The in-office nurse station at our Thai cutting center, which is pictured above, reassured us that health care is important to our cutting center partners. Also pictured above, we observed that whether you live in America or Asia, punching a time clock is part of the routine, and it’s interesting to simply get to know our friends from different cultures better. For example, did you know you take your shoes off when reporting to work in India?
Our Indian site also had a room devoted to rest. It was not a true medical dispensary, but a doctor is on call just minutes away.
Of course, there is more to safety than just ventilation and emergency evacuation routes. We also went over their compliance with our other criteria of not using child labor, facilitating reasonable work hours, paying fair wages, providing time off, and ensuring legal compliance with labor, pollution and export laws. We were able to review time-off requests and payroll records; including punch records, and government inspection reports. We received affidavits of no child labor.
Overall, we were really heartened by the way our vendors opened up their operations to our site inspections. We have always striven to work with world-class firms. We want to provide the best gemstones to our customers. What we did not initially understand was how excited our suppliers would be to show us what they do, and how well they do it.
I hope this report is helpful to Rio Grande’s customers. We run Rio Grande through our stated principles. You can read more about our principles here. By giving you a glimpse behind the scenes, we hope to assure you that the gemstones sourced by Rio Grande are ethically cut.
Recently Rio Grande has been concentrating on finding out more about where the gemstone rough was actually mined. This is a complex subject, and is still a work-in-progress. Since Rio Grande does not typically buy rough gemstones, we do not always know the mine or the miners who dug the gem crystals out of the earth.
However, our recent American Mined program does trace the gems back to a specific mine. For now, we are concentrating on gems mined in America. But we hope to better know and share all sourcing information regardless of where in the world the source mine is located.
We are asking our supplying cutters to tell us from which mines they buy. Whenever possible we are told, but sometimes a rough dealer sits between the miner and the cutter, so we sometimes are unsure of the provenance of a gem material.

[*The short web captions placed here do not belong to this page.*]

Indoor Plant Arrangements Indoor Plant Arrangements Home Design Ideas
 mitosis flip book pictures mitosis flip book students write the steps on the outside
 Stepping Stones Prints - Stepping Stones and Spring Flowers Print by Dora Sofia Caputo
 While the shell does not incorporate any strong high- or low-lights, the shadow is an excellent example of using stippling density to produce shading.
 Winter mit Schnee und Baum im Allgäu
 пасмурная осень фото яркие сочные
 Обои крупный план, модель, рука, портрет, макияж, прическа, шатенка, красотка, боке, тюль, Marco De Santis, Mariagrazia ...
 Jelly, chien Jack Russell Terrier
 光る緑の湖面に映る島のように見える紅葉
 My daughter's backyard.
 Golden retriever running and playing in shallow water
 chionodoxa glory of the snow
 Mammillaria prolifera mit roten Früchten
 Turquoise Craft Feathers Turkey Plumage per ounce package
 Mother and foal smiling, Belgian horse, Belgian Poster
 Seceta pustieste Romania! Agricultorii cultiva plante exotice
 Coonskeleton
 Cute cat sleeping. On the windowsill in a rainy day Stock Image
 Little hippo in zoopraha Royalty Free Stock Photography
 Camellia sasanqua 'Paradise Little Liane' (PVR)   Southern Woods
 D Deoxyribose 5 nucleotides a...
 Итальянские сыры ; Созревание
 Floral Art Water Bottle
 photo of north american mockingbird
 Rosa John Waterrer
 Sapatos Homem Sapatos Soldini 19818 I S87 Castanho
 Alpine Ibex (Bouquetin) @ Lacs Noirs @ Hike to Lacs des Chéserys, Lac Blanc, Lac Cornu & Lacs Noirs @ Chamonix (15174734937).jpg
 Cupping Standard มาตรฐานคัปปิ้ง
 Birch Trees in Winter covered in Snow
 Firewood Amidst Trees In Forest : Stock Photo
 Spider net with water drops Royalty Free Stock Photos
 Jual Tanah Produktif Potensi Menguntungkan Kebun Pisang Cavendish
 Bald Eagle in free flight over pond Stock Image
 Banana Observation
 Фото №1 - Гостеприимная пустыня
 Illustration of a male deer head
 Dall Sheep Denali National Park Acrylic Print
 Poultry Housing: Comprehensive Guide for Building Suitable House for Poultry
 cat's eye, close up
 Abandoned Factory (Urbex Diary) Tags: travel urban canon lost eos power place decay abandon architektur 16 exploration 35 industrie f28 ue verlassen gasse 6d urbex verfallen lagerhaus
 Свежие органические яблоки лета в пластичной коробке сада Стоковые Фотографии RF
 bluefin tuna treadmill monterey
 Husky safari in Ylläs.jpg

Rio Grande is committed to conducting an ethical gemstone business. We demonstrate that in our day-to-day operations, and by joining other like-minded firms in trade associations. Rio Grande is a member of AGTA, ICA (International Colored Stone Association) and RJC. We attend and participate in industry events and panels. We are committed to helping foster an environment where every gemstone worker works under humane conditions and has a decent wage while they produce the wonders from the earth that we all love.